(Saved entries)
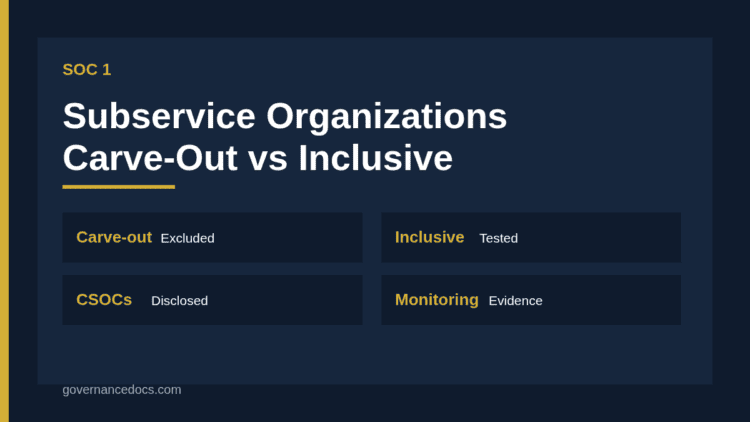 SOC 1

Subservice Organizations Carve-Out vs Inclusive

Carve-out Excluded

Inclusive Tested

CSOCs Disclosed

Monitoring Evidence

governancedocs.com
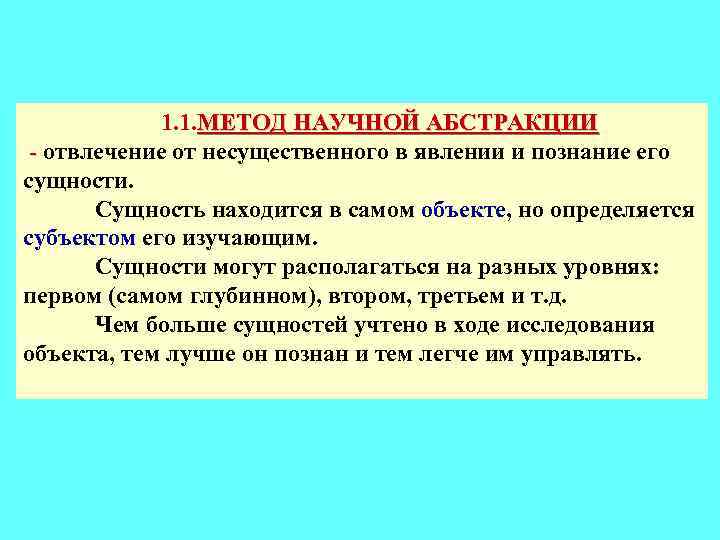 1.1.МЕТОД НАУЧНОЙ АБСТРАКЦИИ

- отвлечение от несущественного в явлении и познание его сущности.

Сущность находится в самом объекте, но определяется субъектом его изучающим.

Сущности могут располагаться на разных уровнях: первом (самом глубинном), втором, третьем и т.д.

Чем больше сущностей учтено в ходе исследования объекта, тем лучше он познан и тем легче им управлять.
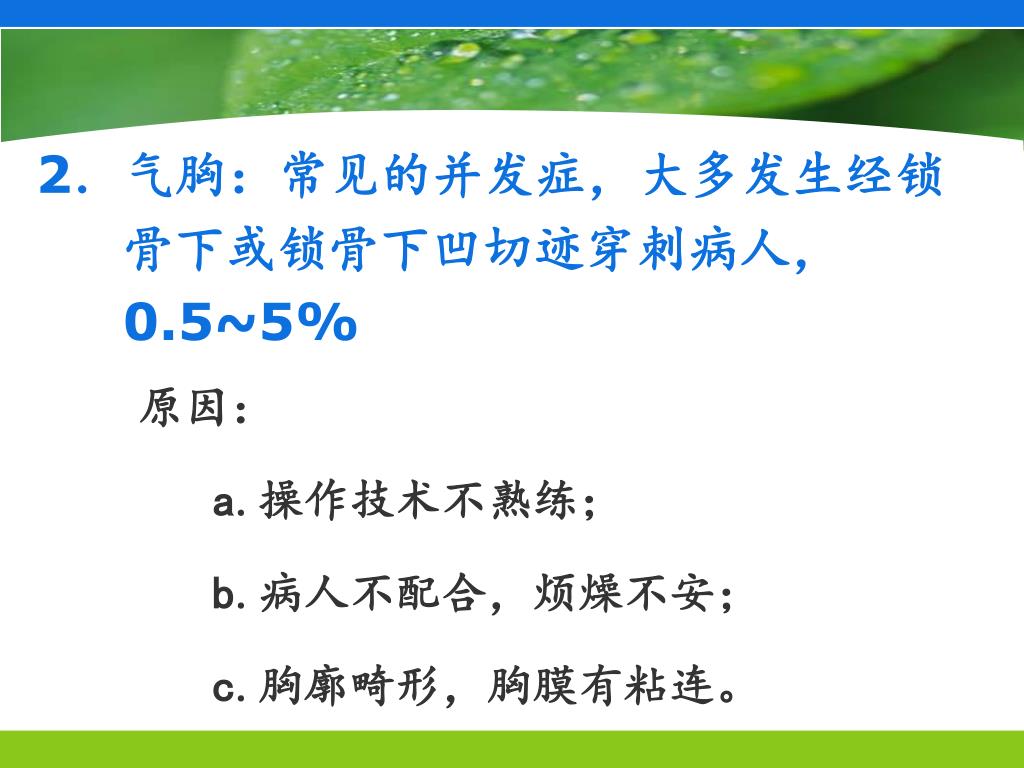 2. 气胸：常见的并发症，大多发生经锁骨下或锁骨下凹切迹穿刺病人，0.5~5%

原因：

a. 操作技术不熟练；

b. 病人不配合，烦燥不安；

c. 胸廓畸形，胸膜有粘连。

Problem details -
In the data above, find the line containing "Monitoring Evidence" and the line containing "Чем больше сущностей". Copy exactly the stretch from the first through the second, both included, leaving out any picture.

Written response -
Monitoring Evidence

governancedocs.com
 1.1.МЕТОД НАУЧНОЙ АБСТРАКЦИИ

- отвлечение от несущественного в явлении и познание его сущности.

Сущность находится в самом объекте, но определяется субъектом его изучающим.

Сущности могут располагаться на разных уровнях: первом (самом глубинном), втором, третьем и т.д.

Чем больше сущностей учтено в ходе исследования объекта, тем лучше он познан и тем легче им управлять.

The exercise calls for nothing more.